Resilience
We’d all like to be more resilient. We’d like to be the people who bounce back from anything, always smiling, always thriving, never a tear or a harsh word. Resilient is the gymnast who bounces gingerly on sprained ankles. Resilient is the child who scrambles up with bloody knees and takes off running. Resilient is the divorced friend who immediately starts a new business.
This is who we want to be. This is what we mean when we say we want to be resilient.
When we hold ourselves up against these ideals, we fall short. We shove our hurt feelings, our painful memories, and difficult realities down farther and measure ourselves again.

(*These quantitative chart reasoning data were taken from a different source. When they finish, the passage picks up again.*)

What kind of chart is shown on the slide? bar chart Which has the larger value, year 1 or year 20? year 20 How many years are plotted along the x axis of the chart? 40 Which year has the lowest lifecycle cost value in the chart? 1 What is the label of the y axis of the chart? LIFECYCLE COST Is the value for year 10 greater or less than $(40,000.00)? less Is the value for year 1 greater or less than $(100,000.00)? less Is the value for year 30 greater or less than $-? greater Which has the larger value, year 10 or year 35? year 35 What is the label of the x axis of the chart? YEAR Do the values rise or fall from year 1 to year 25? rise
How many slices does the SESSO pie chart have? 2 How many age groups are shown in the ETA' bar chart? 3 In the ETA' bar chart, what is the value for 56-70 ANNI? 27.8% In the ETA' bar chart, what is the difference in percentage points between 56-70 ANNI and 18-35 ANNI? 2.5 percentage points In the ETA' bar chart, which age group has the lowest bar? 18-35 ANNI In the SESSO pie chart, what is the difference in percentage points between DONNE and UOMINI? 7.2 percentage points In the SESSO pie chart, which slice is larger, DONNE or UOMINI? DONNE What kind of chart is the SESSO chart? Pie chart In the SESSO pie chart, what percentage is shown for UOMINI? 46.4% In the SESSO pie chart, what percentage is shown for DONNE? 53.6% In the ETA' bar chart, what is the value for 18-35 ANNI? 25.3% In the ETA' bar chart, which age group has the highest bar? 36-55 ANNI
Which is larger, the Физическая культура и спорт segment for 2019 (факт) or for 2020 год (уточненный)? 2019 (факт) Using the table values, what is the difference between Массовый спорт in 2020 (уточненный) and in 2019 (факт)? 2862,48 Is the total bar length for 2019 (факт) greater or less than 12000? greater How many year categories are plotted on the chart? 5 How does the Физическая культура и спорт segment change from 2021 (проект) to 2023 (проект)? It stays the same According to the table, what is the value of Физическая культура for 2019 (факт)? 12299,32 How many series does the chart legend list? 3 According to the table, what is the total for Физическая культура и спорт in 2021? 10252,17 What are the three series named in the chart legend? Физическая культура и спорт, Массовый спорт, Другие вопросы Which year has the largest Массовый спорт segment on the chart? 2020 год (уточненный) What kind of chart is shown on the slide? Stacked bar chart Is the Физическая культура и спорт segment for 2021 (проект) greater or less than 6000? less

We are still short. Why?
The secret is this: Resilience is not what we think it is. Does resilience exist? Yes, it does. It really does. And yes, you do already have it.

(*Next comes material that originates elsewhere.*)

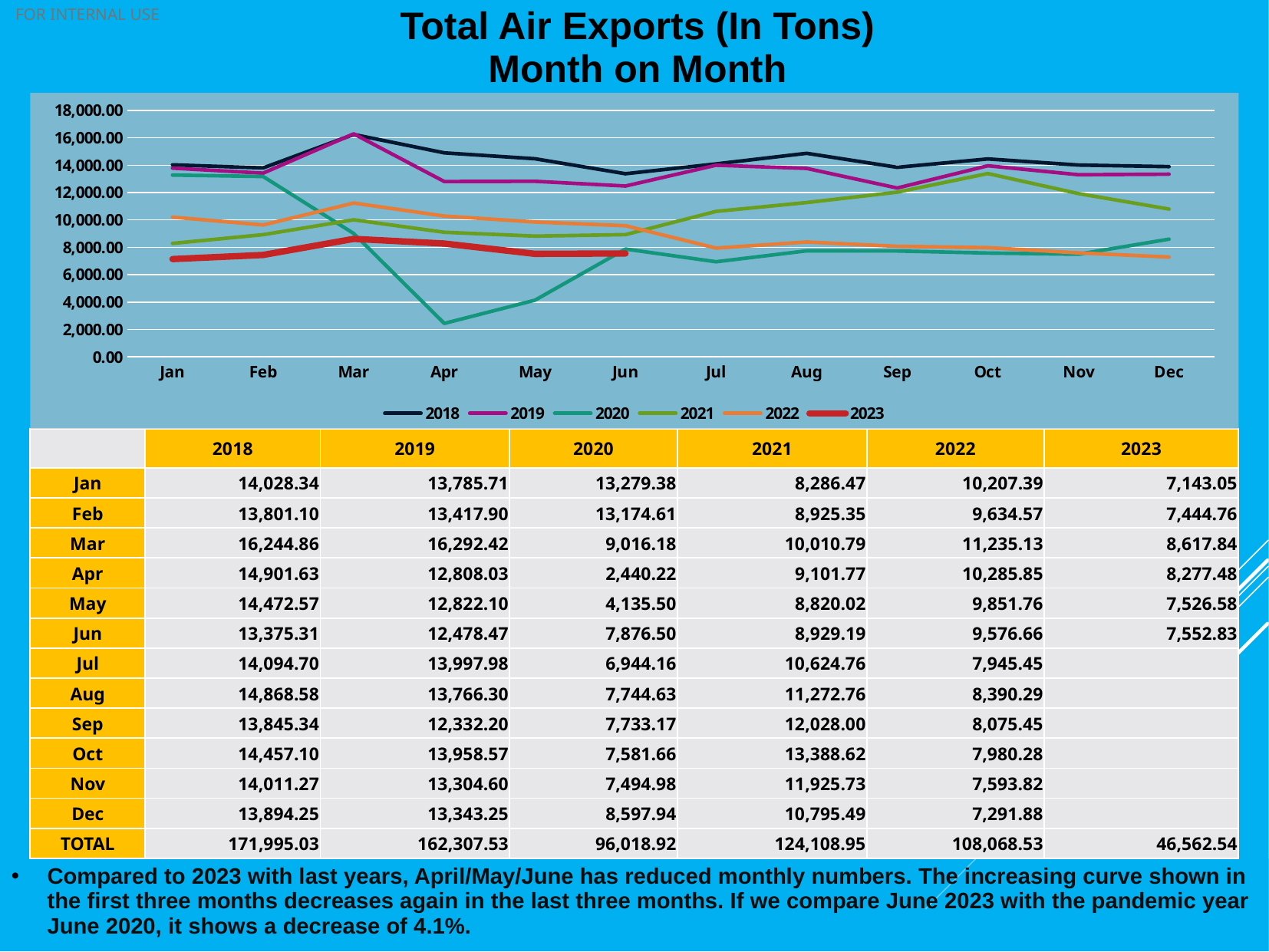
What is the difference between the March and January values for 2018? 2,216.52 How many series does the chart legend list? 6 Which is larger, the March value for 2019 or the March value for 2018? 2019 What is the value for April in the 2020 series? 2,440.22 Does the 2023 series rise or fall from March to June? fall What is the difference between the June 2020 value and the June 2023 value? 323.67 How many months are shown along the x axis of the chart? 12 In which month does the 2020 series reach its lowest value? Apr What colour is the 2023 line in the chart? red Is the January value for the 2021 series greater or less than 10,000.00? less What kind of chart is shown on the slide? line chart In which month does the 2018 series reach its highest value? Mar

Resilience is our natural, human ability to bounce back from hard places. In the examples above, I would guess that those individuals used grit to push forward. I would suspect that they pushed down their pain, denied the difficulty, and left their bodies in a way, in order to carry on. That’s determination. We might admire it as a culture, but it comes at great cost and doesn’t carry the reward we’re expecting. When people achieve their goals this way, they still carry a locked box of pain and secrets inside them.
True resilience is natural. It comes from the strength to sit still and feel and notice, really fully notice all that is going on inside us and around us. It comes from recognizing that the world is different today. We are different today. Do we have the strength to confess that not everything is good? Everything is not okay. True resilience is honest.

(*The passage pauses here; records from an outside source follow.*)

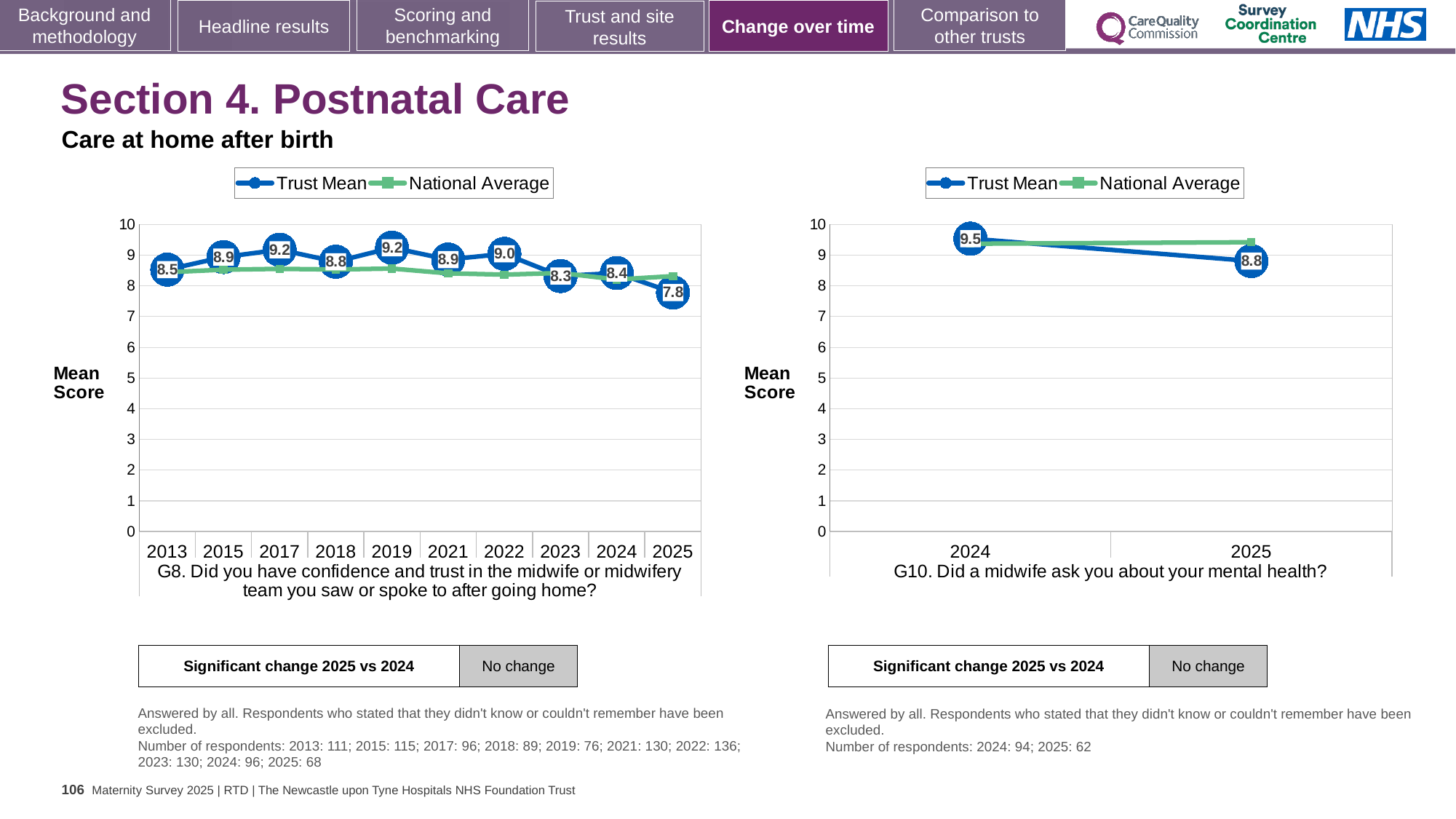
In the G8 chart, what is the Trust Mean for 2013? 8.5 In the G8 chart, which year has the lowest Trust Mean? 2025 In the G8 chart, what is the Trust Mean for 2025? 7.8 In the G8 chart, is the Trust Mean higher in 2017 or in 2023? 2017 In the G8 chart, is the National Average for 2025 greater or less than 8? greater How many series does the legend of the G10 chart list? 2 In the G8 chart, what is the Trust Mean for 2022? 9.0 In the G8 chart, how many years are shown on the x axis? 10 In the G10 chart, what is the difference between the Trust Mean in 2024 and in 2025? 0.7 In the G8 chart, what is the difference between the Trust Mean in 2024 and in 2025? 0.6 In the G10 chart, does the Trust Mean rise or fall from 2024 to 2025? fall In the G10 chart, what is the Trust Mean for 2024? 9.5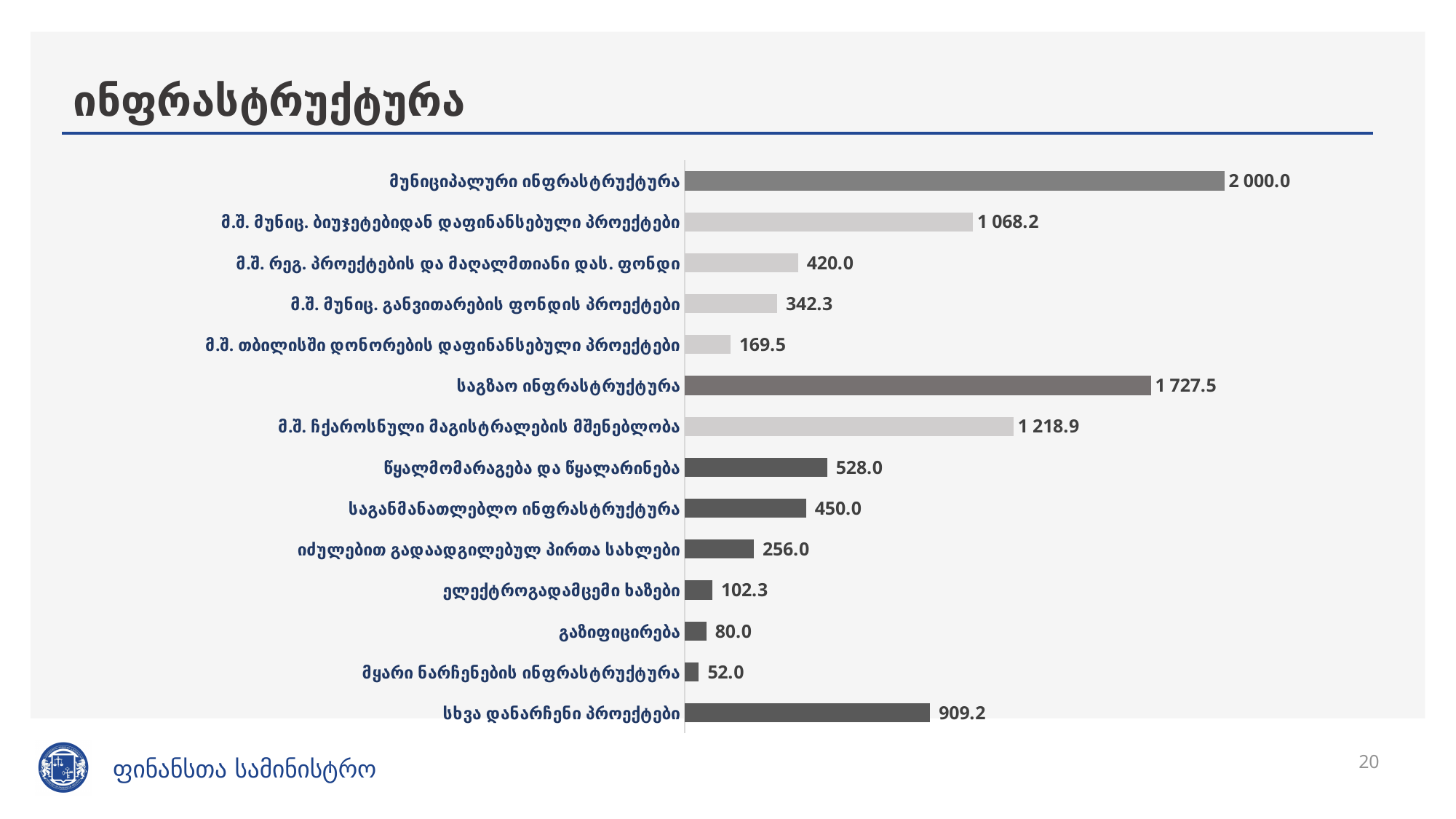
What is the difference between the values for მუნიციპალური ინფრასტრუქტურა and საგზაო ინფრასტრუქტურა? 272.5 Which is larger: the value for წყალმომარაგება და წყალარინება or საგანმანათლებლო ინფრასტრუქტურა? წყალმომარაგება და წყალარინება What is the value for წყალმომარაგება და წყალარინება? 528.0 What is the value for სხვა დანარჩენი პროექტები? 909.2 Which category has the lowest value? მყარი ნარჩენების ინფრასტრუქტურა Which category has the highest value? მუნიციპალური ინფრასტრუქტურა What is the value for მუნიციპალური ინფრასტრუქტურა? 2 000.0 What is the value for საგზაო ინფრასტრუქტურა? 1 727.5 What type of chart is shown on the slide? Bar chart What is the value for გაზიფიცირება? 80.0 What is the title of the slide? ინფრასტრუქტურა How many categories are shown in the chart? 14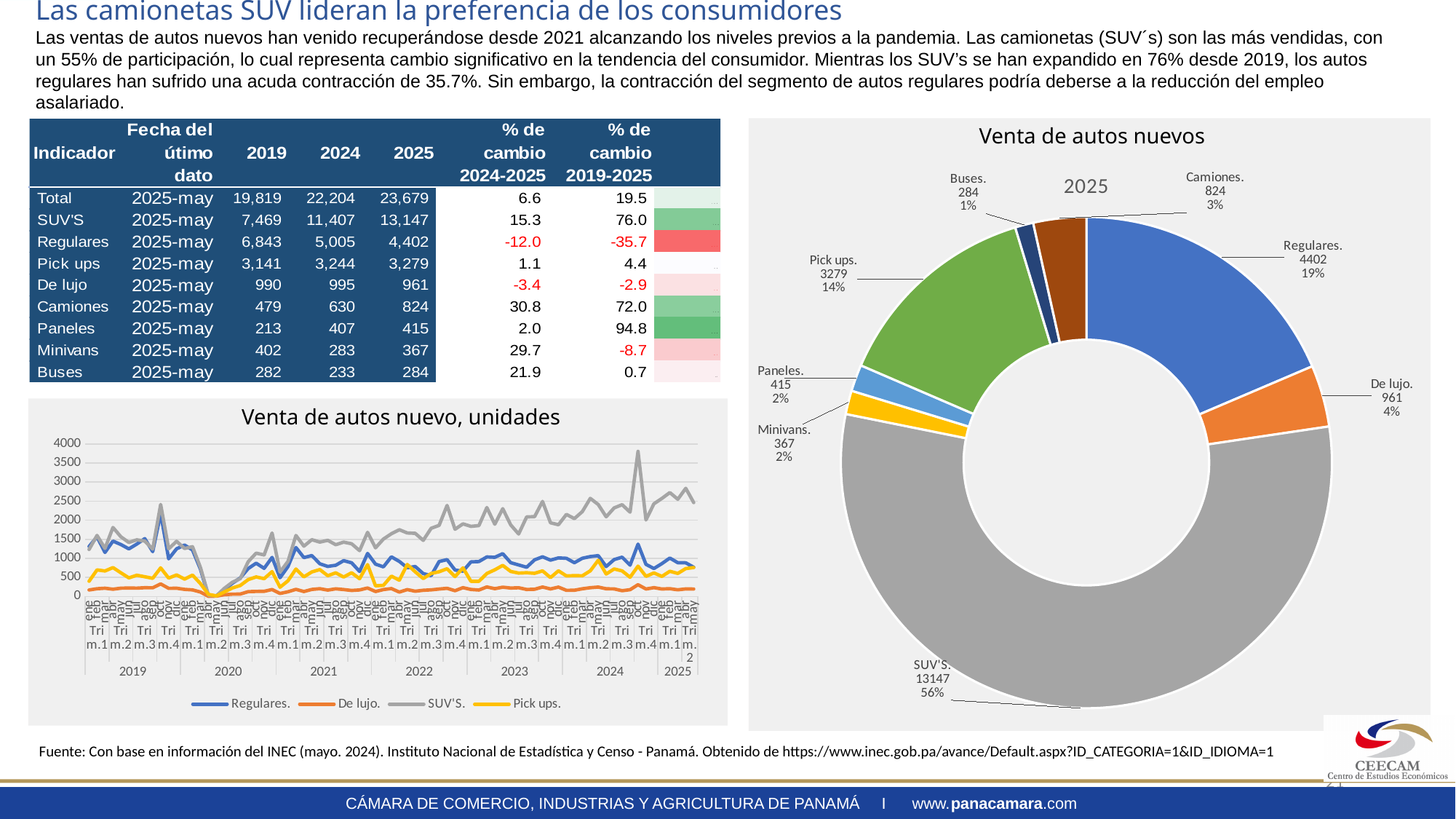
In the line chart 'Venta de autos nuevo, unidades', is the highest peak of the SUV'S series greater or less than 3500? greater In the line chart 'Venta de autos nuevo, unidades', does the SUV'S series generally rise or fall from 2020 to 2025? Rise How many categories are shown in the donut chart 'Venta de autos nuevos'? 8 What type of chart is 'Venta de autos nuevo, unidades' on the left of the slide? Line chart How many series does the legend of the line chart 'Venta de autos nuevo, unidades' list? 4 In the donut chart 'Venta de autos nuevos', which category has the largest slice? SUV'S In the donut chart 'Venta de autos nuevos', what is the value shown for SUV'S? 13147 In the donut chart 'Venta de autos nuevos', which category has the smallest slice? Buses In the donut chart 'Venta de autos nuevos', what is the value shown for Minivans? 367 In the donut chart 'Venta de autos nuevos', what is the difference between the values for Regulares and Pick ups? 1123 In the donut chart 'Venta de autos nuevos', which is larger, the value for Camiones or the value for De lujo? De lujo In the donut chart 'Venta de autos nuevos', what share of the total do Pick ups represent? 14%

Our modern cultures and families have taught us to fear these dark places. These dark places feel like sinking. They feel like the wrong path, the wrong direction. It doesn’t feel like resilience to be sad, anxious, depressed, or apathetic. I’m here to be the one voice that says, my friend, true resilience is down this dark path. It is. We really are created to be able to go into dark places and naturally spring back out again. That is our very nature.
When it has been our pattern to avoid our emotions and when we feel stuck in one emotion, that’s the time to ask for support. As human beings, we were designed to do this “emotions” things together. We are designed to be resilient together.
Life is harder now. We do need each other. I also really, really want you to know, you are already resilient.